◆ GIVEN EXERCISE: Copy out the listing word for word, starting at the line containing "Which object is" and ending at the last line of the listing.

◆ MATERIAL PROVIDED:
# # # #
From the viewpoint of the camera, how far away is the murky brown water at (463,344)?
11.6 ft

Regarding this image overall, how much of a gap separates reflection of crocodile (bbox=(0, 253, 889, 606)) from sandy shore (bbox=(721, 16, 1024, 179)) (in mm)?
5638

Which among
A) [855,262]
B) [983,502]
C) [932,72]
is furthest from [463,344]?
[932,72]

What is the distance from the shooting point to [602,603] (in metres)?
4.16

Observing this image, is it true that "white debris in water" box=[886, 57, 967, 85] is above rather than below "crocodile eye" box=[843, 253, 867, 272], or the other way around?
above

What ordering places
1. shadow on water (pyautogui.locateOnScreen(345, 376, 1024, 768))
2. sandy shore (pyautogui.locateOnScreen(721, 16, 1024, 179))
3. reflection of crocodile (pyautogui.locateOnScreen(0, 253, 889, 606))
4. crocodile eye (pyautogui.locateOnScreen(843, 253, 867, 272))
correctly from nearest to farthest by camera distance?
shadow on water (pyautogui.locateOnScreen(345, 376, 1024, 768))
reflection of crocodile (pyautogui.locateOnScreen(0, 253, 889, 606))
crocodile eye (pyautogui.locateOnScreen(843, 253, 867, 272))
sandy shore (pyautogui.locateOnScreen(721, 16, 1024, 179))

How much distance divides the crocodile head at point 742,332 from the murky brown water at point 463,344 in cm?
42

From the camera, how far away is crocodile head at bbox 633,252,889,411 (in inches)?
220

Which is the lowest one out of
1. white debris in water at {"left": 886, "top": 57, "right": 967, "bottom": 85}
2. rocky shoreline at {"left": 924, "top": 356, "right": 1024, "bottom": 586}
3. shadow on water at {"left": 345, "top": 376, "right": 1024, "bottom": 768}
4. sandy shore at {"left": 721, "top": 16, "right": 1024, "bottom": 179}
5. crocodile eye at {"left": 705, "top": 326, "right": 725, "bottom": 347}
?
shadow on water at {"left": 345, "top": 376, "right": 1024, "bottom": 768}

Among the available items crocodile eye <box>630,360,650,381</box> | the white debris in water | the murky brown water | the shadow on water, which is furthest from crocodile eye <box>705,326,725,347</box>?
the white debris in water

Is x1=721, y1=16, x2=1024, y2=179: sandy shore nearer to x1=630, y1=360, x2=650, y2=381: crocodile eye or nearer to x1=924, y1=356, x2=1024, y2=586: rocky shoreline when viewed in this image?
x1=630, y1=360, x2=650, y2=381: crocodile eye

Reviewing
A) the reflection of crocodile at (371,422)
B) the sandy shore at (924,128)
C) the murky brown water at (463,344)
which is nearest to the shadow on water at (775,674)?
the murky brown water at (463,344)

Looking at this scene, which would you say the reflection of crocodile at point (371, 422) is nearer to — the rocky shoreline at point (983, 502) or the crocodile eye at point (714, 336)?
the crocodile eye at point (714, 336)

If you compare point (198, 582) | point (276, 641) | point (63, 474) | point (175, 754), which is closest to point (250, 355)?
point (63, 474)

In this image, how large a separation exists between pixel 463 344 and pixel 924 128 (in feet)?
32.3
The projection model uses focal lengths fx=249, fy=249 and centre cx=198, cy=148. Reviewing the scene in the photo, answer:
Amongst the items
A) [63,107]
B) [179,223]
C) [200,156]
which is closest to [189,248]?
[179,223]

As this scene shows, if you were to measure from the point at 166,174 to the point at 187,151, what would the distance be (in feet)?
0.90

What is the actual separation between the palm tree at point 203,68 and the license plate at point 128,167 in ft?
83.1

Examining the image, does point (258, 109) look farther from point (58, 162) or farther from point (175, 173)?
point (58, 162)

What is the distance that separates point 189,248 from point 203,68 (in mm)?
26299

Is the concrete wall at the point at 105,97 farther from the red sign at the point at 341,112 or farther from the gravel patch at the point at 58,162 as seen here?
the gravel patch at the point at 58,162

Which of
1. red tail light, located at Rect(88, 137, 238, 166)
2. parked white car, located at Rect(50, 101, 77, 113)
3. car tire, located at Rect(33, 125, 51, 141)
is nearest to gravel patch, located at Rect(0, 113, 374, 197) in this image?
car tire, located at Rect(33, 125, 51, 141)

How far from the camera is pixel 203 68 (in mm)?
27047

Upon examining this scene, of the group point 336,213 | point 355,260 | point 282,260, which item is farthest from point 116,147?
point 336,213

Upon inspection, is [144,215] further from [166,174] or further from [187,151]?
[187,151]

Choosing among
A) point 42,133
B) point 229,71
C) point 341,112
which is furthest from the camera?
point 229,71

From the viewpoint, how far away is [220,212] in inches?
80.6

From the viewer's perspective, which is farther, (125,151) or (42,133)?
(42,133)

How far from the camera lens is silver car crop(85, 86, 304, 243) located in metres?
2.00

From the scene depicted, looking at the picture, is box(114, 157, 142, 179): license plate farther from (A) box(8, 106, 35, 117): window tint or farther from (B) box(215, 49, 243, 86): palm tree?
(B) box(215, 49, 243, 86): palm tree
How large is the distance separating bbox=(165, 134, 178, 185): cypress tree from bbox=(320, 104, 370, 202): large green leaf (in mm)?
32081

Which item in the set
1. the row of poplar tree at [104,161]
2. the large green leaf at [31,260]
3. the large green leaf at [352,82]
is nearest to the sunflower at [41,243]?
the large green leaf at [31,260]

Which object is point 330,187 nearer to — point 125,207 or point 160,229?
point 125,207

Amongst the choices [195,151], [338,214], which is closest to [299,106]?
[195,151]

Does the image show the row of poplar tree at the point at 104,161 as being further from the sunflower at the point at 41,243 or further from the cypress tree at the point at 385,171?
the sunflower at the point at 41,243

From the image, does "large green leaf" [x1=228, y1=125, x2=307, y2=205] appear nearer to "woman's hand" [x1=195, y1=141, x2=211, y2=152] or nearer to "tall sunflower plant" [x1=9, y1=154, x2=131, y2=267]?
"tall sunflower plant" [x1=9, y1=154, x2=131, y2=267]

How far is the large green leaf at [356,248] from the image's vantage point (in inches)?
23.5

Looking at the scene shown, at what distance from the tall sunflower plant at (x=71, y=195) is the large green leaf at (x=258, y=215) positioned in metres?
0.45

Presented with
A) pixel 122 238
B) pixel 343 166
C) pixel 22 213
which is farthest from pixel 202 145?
# # # #
◆ COMPLETE OUTPUT:
Which object is point 330,187 nearer to — point 125,207 or point 160,229?
point 125,207

Amongst the choices [195,151], [338,214], which is closest to [299,106]?
[195,151]

Does the image show the row of poplar tree at the point at 104,161 as being further from the sunflower at the point at 41,243 or further from the cypress tree at the point at 385,171?
the sunflower at the point at 41,243

From the image, does "large green leaf" [x1=228, y1=125, x2=307, y2=205] appear nearer to "woman's hand" [x1=195, y1=141, x2=211, y2=152] or nearer to "tall sunflower plant" [x1=9, y1=154, x2=131, y2=267]?
"tall sunflower plant" [x1=9, y1=154, x2=131, y2=267]

How far is the large green leaf at [356,248] from the image's vantage point (in inches)?
23.5

Looking at the scene shown, at what distance from the tall sunflower plant at (x=71, y=195) is the large green leaf at (x=258, y=215) positioned in metres?
0.45

Presented with
A) pixel 122 238
B) pixel 343 166
C) pixel 22 213
which is farthest from pixel 202 145?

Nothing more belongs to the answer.